DESCRIPTION OF THE TASK:
When a line below contains the string "Canvas", show that line.
START EXERCISE INPUT
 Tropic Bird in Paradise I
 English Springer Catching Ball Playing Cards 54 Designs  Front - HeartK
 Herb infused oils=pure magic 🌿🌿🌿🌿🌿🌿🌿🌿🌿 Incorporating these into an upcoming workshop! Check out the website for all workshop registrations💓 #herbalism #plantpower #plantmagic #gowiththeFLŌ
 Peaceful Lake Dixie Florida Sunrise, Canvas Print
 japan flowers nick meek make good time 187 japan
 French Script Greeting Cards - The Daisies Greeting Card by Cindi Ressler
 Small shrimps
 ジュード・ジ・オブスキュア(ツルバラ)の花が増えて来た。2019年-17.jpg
END EXERCISE INPUT
START EXERCISE INPUT
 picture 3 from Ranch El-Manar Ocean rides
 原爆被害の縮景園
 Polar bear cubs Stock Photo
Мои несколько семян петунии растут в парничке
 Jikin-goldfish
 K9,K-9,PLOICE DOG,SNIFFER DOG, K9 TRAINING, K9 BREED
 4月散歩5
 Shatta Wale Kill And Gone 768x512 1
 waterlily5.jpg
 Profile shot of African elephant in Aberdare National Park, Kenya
END EXERCISE INPUT
START EXERCISE INPUT
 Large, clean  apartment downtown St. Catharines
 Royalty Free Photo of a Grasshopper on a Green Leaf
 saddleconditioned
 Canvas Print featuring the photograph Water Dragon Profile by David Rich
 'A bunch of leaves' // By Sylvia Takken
END EXERCISE INPUT
SOLUTION FOR THIS PROBLEM:
 Peaceful Lake Dixie Florida Sunrise, Canvas Print
 Canvas Print featuring the photograph Water Dragon Profile by David Rich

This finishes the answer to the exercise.